Ésta es la conclusión a la que ha llegado el ‘V Análisis de datos de emisiones de CO2 en España, entidades sujetas a la directiva europea 2003/87/CE’ entre 2008 y 2012 en base al Protocolo de Kioto y coordinado por la Fundación Empresa y Clima. Que España tenga prácticamente un “nivel plano”, según ha declarado el autor del estudio –el economista y consultor medioambiental Arturo de las Heras–, se debe a que unas comunidades han compensado a las otras: aquellas en las que prima el carbón como política energética (Andalucía, Asturias o Galicia) han aumentado emisiones, mientras que las que se dedican al sector de los servicios (Catalunya, Madrid y Aragón) las han reducido.
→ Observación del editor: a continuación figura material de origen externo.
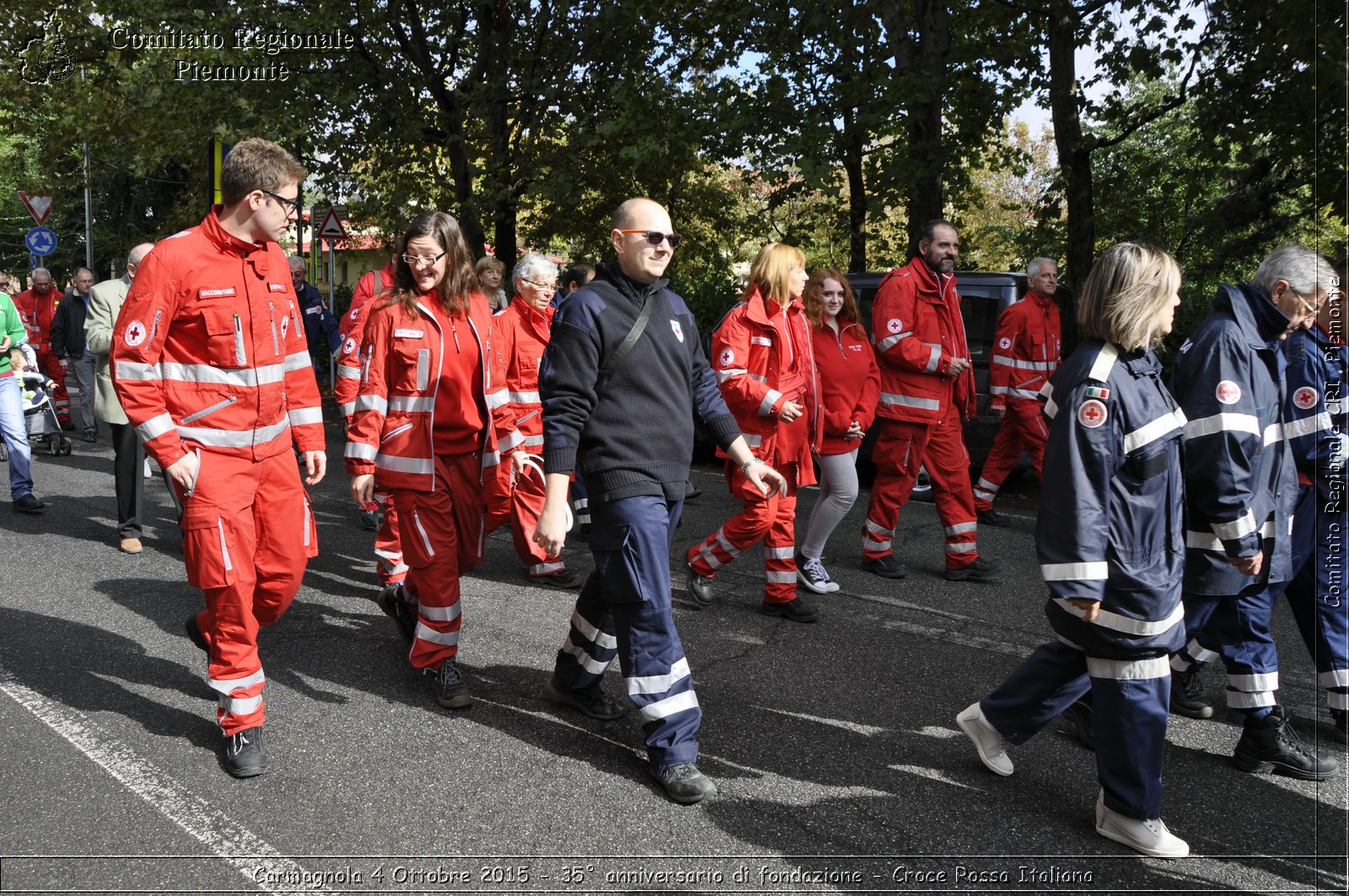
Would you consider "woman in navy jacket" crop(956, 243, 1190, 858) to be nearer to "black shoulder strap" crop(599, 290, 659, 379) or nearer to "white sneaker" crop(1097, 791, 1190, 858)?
"white sneaker" crop(1097, 791, 1190, 858)

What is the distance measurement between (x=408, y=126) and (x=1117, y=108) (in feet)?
29.1

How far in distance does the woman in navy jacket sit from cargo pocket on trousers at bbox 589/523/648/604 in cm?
133

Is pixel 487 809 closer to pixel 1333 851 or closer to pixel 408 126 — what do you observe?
pixel 1333 851

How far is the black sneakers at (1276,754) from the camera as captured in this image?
3924 millimetres

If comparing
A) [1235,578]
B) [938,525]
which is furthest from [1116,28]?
[1235,578]

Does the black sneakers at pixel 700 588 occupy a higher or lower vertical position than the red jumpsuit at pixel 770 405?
lower

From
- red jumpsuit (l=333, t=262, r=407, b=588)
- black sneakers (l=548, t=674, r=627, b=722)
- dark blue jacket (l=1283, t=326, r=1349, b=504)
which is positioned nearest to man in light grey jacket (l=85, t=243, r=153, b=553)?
red jumpsuit (l=333, t=262, r=407, b=588)

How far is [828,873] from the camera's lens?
3182mm

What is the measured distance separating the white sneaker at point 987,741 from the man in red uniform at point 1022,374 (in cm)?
452

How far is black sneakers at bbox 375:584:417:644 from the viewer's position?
5266 millimetres

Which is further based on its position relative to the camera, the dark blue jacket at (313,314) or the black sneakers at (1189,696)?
the dark blue jacket at (313,314)

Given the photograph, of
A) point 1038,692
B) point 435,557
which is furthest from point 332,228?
point 1038,692

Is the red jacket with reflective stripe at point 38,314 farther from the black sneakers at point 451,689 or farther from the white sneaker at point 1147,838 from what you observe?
the white sneaker at point 1147,838

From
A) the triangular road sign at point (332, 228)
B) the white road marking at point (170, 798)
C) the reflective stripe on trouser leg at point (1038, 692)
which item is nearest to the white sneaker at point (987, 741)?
the reflective stripe on trouser leg at point (1038, 692)
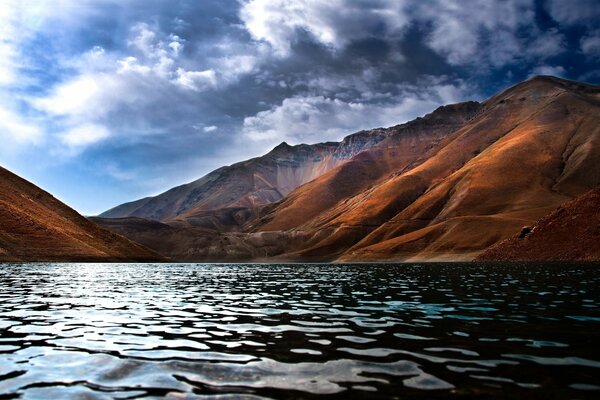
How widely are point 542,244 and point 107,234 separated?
162881 mm

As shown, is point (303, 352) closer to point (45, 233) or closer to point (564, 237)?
point (564, 237)

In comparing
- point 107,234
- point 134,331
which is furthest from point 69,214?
point 134,331

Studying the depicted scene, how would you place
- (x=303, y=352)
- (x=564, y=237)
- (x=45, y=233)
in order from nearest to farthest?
(x=303, y=352)
(x=564, y=237)
(x=45, y=233)

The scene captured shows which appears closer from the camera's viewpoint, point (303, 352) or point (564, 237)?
point (303, 352)

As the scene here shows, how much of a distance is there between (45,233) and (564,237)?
158615 millimetres

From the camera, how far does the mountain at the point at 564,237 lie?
11838cm

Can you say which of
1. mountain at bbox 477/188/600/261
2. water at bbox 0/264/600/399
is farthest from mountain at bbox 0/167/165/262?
mountain at bbox 477/188/600/261

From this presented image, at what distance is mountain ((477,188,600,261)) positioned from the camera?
118 metres

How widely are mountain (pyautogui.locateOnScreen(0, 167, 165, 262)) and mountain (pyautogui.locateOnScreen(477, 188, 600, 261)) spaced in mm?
136360

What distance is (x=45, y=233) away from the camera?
14712 centimetres

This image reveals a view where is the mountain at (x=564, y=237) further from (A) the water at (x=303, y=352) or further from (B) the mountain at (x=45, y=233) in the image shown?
(B) the mountain at (x=45, y=233)

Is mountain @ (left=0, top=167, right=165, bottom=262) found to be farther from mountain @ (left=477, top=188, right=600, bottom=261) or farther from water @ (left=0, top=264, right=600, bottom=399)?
mountain @ (left=477, top=188, right=600, bottom=261)

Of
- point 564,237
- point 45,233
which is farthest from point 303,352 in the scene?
point 45,233

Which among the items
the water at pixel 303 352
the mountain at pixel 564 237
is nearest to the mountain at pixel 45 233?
the water at pixel 303 352
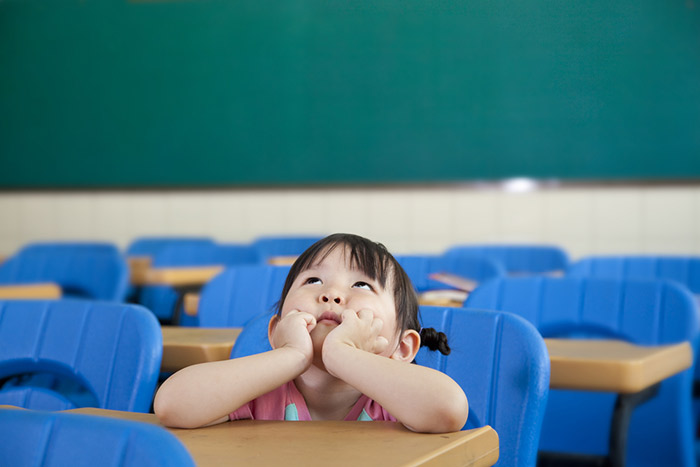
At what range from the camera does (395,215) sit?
15.4 ft

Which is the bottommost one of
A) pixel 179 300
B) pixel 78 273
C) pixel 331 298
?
pixel 179 300

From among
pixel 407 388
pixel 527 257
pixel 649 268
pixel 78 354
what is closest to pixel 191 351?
pixel 78 354

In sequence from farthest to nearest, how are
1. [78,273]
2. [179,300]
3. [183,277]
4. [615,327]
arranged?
[183,277], [179,300], [78,273], [615,327]

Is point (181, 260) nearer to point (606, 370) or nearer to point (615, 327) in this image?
point (615, 327)

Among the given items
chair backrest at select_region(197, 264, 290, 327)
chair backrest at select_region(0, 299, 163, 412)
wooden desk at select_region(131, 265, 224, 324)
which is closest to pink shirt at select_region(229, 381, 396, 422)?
chair backrest at select_region(0, 299, 163, 412)

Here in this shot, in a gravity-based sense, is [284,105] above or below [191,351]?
above

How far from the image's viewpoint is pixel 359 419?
114 centimetres

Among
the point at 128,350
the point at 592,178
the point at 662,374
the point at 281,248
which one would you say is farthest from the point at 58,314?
the point at 592,178

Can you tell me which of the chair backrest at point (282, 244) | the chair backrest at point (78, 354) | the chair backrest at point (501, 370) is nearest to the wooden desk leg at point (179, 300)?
the chair backrest at point (282, 244)

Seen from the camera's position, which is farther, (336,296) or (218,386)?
(336,296)

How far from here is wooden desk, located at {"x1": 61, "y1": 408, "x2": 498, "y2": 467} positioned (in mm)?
847

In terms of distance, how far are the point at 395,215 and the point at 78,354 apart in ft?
11.3

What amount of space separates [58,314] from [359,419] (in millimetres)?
549

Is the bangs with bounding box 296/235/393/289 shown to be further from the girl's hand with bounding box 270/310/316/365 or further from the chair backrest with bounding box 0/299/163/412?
the chair backrest with bounding box 0/299/163/412
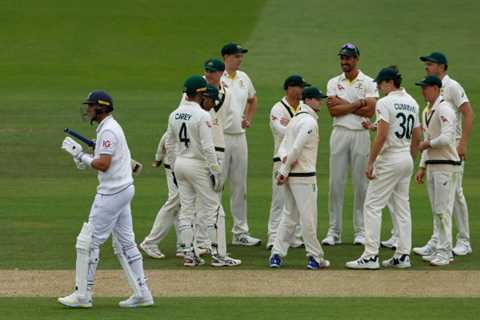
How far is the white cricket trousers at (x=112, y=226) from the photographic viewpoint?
12391mm

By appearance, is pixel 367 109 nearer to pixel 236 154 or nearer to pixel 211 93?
pixel 236 154

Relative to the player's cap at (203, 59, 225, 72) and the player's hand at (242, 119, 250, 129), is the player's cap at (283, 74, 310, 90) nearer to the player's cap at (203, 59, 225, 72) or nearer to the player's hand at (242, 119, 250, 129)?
the player's cap at (203, 59, 225, 72)

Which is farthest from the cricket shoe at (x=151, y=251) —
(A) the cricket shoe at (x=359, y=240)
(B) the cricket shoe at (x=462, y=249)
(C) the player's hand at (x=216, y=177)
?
(B) the cricket shoe at (x=462, y=249)

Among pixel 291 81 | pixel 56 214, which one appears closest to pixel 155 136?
pixel 56 214

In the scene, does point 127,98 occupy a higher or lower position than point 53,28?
lower

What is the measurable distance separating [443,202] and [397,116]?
1.31m

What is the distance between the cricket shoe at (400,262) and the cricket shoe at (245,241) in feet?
7.57

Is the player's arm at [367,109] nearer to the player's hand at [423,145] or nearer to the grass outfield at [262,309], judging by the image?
the player's hand at [423,145]

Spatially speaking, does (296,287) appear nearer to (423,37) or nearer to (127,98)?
(127,98)

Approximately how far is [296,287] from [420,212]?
230 inches

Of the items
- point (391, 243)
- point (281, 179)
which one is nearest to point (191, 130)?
point (281, 179)

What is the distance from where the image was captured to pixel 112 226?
12477 mm

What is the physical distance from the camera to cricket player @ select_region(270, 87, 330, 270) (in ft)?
47.7

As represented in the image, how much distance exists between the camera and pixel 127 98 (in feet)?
101
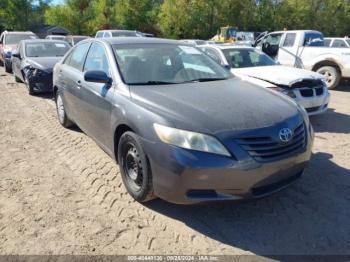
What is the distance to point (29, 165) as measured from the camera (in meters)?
4.62

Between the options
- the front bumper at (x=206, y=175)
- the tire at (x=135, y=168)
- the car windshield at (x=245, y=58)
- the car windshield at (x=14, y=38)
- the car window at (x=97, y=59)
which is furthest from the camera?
the car windshield at (x=14, y=38)

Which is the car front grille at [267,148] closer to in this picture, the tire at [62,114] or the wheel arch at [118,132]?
the wheel arch at [118,132]

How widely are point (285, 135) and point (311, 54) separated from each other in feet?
29.3

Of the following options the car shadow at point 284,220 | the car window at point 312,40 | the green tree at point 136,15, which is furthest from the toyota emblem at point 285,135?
the green tree at point 136,15

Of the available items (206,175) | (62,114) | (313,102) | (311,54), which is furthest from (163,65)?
(311,54)

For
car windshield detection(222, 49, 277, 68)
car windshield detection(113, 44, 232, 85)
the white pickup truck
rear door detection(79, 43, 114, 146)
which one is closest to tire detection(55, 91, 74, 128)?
rear door detection(79, 43, 114, 146)

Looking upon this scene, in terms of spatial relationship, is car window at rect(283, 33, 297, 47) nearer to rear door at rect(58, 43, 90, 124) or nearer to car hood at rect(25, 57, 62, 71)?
car hood at rect(25, 57, 62, 71)

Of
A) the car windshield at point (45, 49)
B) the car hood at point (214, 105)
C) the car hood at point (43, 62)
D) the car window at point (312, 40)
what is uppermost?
the car hood at point (214, 105)

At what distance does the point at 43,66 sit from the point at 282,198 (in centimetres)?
731

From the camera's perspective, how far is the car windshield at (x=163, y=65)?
156 inches

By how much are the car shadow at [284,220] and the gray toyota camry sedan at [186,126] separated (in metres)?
0.34

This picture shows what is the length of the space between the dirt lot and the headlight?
51 cm

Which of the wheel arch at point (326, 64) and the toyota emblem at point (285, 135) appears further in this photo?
the wheel arch at point (326, 64)

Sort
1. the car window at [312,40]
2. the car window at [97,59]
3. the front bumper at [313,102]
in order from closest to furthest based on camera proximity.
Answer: the car window at [97,59] < the front bumper at [313,102] < the car window at [312,40]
Dicha reducción se debe principalmente a dos factores, según de las Heras: la crisis y la concienciación sobre el cambio climático. Esto se ha traducido en un destacado cierre de empresas, así como en la implementación de medidas correctoras. Explica el autor que “durante la crisis han ido bajando las emisiones y ahora estamos en un impasse”, con lo que habrá que ver si con la recuperación económica vuelven a subir los niveles de CO2, tal como publica Europa Press: puede que las empresas hayan aprovechado la crisis para mejorar sus procesos, aplicando cambios tecnológicos para ser más eficientes.
Andalucía es la comunidad que más emisiones de CO2 ha registrado (24,5 millones de toneladas de dióxido de carbono), lo que supone un 18,11% del total del país. La siguen Asturias (13,25%), Galicia (10,70%) y Catalunya (10,69). Pese estar en la cuarta posición, los catalanes han sido la comunidad que más consiguió reducir las emisiones respecto 2011: se redujo más de un millón de toneladas de CO2, una rebaja del 7,42%.
De las 902 instalaciones verificadas en 2012 (en 2008 fueron 984, antes de que la crisis hiciera estragos), 382 (un 42,35%) pertenecen a los procesos de cogeneración por combustión. 122 empresas del sector han superado los límites de emisión permitidos. El de las tejas y ladrillos ha sido el segundo sector más destacado (20,40%), en el que sólo una compañía ha superado los permisos, y la industria de pasta y papel cuenta con 11 organizaciones que han superado la normativa.